◆ Input records

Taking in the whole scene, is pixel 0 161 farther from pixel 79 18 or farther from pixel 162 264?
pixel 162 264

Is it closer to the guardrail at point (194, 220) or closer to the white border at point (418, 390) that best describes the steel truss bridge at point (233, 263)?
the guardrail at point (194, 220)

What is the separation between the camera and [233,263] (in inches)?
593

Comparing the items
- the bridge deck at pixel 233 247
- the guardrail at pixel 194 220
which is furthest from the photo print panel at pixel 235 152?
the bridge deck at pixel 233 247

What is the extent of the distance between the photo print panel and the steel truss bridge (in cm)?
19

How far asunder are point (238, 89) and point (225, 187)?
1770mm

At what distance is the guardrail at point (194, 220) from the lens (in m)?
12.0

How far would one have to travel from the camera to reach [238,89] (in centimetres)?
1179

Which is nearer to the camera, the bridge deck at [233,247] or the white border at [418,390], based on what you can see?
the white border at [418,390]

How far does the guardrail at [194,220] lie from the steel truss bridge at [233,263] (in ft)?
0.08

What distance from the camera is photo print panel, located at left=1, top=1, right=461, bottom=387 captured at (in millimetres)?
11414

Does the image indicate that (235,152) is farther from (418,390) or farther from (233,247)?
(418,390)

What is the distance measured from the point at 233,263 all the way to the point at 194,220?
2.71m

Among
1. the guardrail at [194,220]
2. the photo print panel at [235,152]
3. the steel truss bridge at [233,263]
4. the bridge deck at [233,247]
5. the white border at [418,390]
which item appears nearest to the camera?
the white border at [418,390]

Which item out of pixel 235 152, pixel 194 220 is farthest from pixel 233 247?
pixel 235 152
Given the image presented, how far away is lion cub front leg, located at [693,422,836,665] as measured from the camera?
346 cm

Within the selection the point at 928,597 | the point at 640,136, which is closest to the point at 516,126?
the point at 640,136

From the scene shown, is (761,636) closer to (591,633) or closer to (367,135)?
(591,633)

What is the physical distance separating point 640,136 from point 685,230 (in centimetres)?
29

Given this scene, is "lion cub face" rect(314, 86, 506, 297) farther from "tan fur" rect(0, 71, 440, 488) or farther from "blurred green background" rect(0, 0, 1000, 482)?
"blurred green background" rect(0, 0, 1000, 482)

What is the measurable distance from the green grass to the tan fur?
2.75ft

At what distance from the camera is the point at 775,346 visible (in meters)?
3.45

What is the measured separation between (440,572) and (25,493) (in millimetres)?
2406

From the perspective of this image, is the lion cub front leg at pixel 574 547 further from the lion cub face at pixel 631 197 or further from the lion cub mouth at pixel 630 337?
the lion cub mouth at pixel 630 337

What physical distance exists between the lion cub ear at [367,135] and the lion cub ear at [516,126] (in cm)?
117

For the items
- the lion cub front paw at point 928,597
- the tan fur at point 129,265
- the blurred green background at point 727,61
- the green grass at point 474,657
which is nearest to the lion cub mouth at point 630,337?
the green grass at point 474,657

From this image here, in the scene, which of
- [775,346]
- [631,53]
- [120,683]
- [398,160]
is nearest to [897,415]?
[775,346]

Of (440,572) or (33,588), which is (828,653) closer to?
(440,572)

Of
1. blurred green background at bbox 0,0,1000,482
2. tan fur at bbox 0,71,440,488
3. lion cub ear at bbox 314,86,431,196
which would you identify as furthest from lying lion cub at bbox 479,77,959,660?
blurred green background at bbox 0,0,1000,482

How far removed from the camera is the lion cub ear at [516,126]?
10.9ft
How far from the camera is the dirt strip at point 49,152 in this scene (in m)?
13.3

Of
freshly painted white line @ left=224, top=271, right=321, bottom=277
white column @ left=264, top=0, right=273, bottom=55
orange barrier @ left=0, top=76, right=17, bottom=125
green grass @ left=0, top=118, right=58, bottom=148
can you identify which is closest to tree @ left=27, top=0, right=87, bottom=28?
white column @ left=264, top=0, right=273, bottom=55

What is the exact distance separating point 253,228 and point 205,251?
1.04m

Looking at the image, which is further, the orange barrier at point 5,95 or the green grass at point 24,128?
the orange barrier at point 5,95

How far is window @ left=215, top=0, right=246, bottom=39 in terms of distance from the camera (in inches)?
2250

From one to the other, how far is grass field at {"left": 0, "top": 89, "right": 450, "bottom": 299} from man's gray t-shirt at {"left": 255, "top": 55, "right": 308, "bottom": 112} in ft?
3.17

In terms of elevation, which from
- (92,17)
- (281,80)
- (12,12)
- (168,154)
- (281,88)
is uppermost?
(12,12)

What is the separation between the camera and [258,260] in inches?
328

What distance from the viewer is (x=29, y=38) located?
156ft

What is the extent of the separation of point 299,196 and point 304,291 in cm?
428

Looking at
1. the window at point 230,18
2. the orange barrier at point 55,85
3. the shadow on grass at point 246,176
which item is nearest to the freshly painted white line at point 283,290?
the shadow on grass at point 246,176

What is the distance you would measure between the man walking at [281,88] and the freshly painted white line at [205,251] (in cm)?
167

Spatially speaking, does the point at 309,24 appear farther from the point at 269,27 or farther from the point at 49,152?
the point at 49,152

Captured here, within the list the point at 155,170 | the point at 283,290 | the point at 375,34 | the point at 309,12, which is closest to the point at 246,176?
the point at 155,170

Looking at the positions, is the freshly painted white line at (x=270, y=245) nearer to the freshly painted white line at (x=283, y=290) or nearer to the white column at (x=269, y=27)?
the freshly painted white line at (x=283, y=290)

◆ Request
Reproduce every line of the records above verbatim, with no changes, omissions, or additions.

◆ Exercise solution
Taking in the whole scene, is pixel 0 161 farther from pixel 79 18 or farther from pixel 162 264?
pixel 162 264

Is it closer to the guardrail at point (194, 220) or closer to the white border at point (418, 390) that best describes the steel truss bridge at point (233, 263)?
the guardrail at point (194, 220)

What is the separation between the camera and [233,263] (in inches)?
593

Comparing the items
- the bridge deck at pixel 233 247
- the guardrail at pixel 194 220
which is furthest from the photo print panel at pixel 235 152?
the bridge deck at pixel 233 247

What is the extent of the distance between the photo print panel and the steel truss bridge (in cm)?
19

How far asunder are point (238, 89) and point (225, 187)?
1770mm

At what distance is the guardrail at point (194, 220) from the lens (in m)?
12.0

How far would one have to travel from the camera to reach [238,89] (in centimetres)?
1179

Which is nearer to the camera, the bridge deck at [233,247] or the white border at [418,390], based on what you can see?
the white border at [418,390]

How far does the guardrail at [194,220] lie from the steel truss bridge at [233,263] (in ft)?
0.08

What distance from the camera is photo print panel, located at left=1, top=1, right=461, bottom=387 captured at (in millimetres)?
11414

Does the image indicate that (235,152) is farther from (418,390) or farther from (233,247)?
(418,390)

What is the distance measured from the point at 233,263 all the way to the point at 194,220?
2.71m

Among
1. the guardrail at [194,220]
2. the photo print panel at [235,152]
3. the steel truss bridge at [233,263]
4. the bridge deck at [233,247]
5. the white border at [418,390]
which item appears nearest to the camera?
the white border at [418,390]

Which item out of pixel 235 152, pixel 194 220 is farthest from pixel 233 247?
pixel 235 152
Given the image presented, how far away is lion cub front leg, located at [693,422,836,665] as measured from the camera?
346 cm

Within the selection the point at 928,597 | the point at 640,136, which is closest to the point at 516,126?
the point at 640,136

From the scene shown, is (761,636) closer to (591,633) or closer to (367,135)?
(591,633)

What is the physical distance separating point 640,136 from point 685,230 (in centimetres)?
29

Given this scene, is "lion cub face" rect(314, 86, 506, 297) farther from "tan fur" rect(0, 71, 440, 488) or farther from "blurred green background" rect(0, 0, 1000, 482)?
"blurred green background" rect(0, 0, 1000, 482)

What is the measurable distance from the green grass to the tan fur?
2.75ft

At what distance from the camera is the point at 775,346 visible (in meters)?
3.45

What is the measured separation between (440,572) and (25,493) (in millimetres)?
2406

From the perspective of this image, is the lion cub front leg at pixel 574 547 further from the lion cub face at pixel 631 197 or further from the lion cub mouth at pixel 630 337?
the lion cub mouth at pixel 630 337

What physical distance exists between the lion cub ear at [367,135] and the lion cub ear at [516,126] (in cm)?
117

For the items
- the lion cub front paw at point 928,597
- the tan fur at point 129,265
- the blurred green background at point 727,61
- the green grass at point 474,657
which is nearest to the lion cub mouth at point 630,337?
the green grass at point 474,657

From this image here, in the scene, which of
- [775,346]
- [631,53]
- [120,683]
- [398,160]
is nearest to [897,415]?
[775,346]

Of (440,572) or (33,588), which is (828,653) closer to?
(440,572)

Of
1. blurred green background at bbox 0,0,1000,482
2. tan fur at bbox 0,71,440,488
3. lion cub ear at bbox 314,86,431,196
which would you identify as furthest from lying lion cub at bbox 479,77,959,660?
blurred green background at bbox 0,0,1000,482

How far removed from the camera is the lion cub ear at [516,126]?
10.9ft
How far from the camera is the dirt strip at point 49,152 in this scene (in m)?
13.3

Of
freshly painted white line @ left=224, top=271, right=321, bottom=277
white column @ left=264, top=0, right=273, bottom=55
orange barrier @ left=0, top=76, right=17, bottom=125
green grass @ left=0, top=118, right=58, bottom=148
can you identify which is closest to tree @ left=27, top=0, right=87, bottom=28?
white column @ left=264, top=0, right=273, bottom=55

What is the exact distance separating point 253,228 and point 205,251?
1.04m

Looking at the image, which is further, the orange barrier at point 5,95 or the green grass at point 24,128?
the orange barrier at point 5,95

How far is window @ left=215, top=0, right=246, bottom=39 in terms of distance from the camera (in inches)?
2250

From one to the other, how far is grass field at {"left": 0, "top": 89, "right": 450, "bottom": 299} from man's gray t-shirt at {"left": 255, "top": 55, "right": 308, "bottom": 112} in ft?
3.17

In terms of elevation, which from
- (92,17)
- (281,80)
- (12,12)
- (168,154)
- (281,88)
is uppermost?
(12,12)

What is the separation between the camera and [258,260] in inches?
328

What distance from the viewer is (x=29, y=38) located?
156ft

What is the extent of the separation of point 299,196 and point 304,291 in cm?
428

Looking at
1. the window at point 230,18
2. the orange barrier at point 55,85
3. the shadow on grass at point 246,176
which item is nearest to the freshly painted white line at point 283,290?
the shadow on grass at point 246,176

What is the distance you would measure between the man walking at [281,88] and the freshly painted white line at [205,251] (in cm)?
167

Spatially speaking, does the point at 309,24 appear farther from the point at 269,27 or farther from the point at 49,152?
the point at 49,152

Captured here, within the list the point at 155,170 | the point at 283,290 | the point at 375,34 | the point at 309,12, which is closest to the point at 246,176?
the point at 155,170

Looking at the positions, is the freshly painted white line at (x=270, y=245) nearer to the freshly painted white line at (x=283, y=290) or nearer to the white column at (x=269, y=27)?
the freshly painted white line at (x=283, y=290)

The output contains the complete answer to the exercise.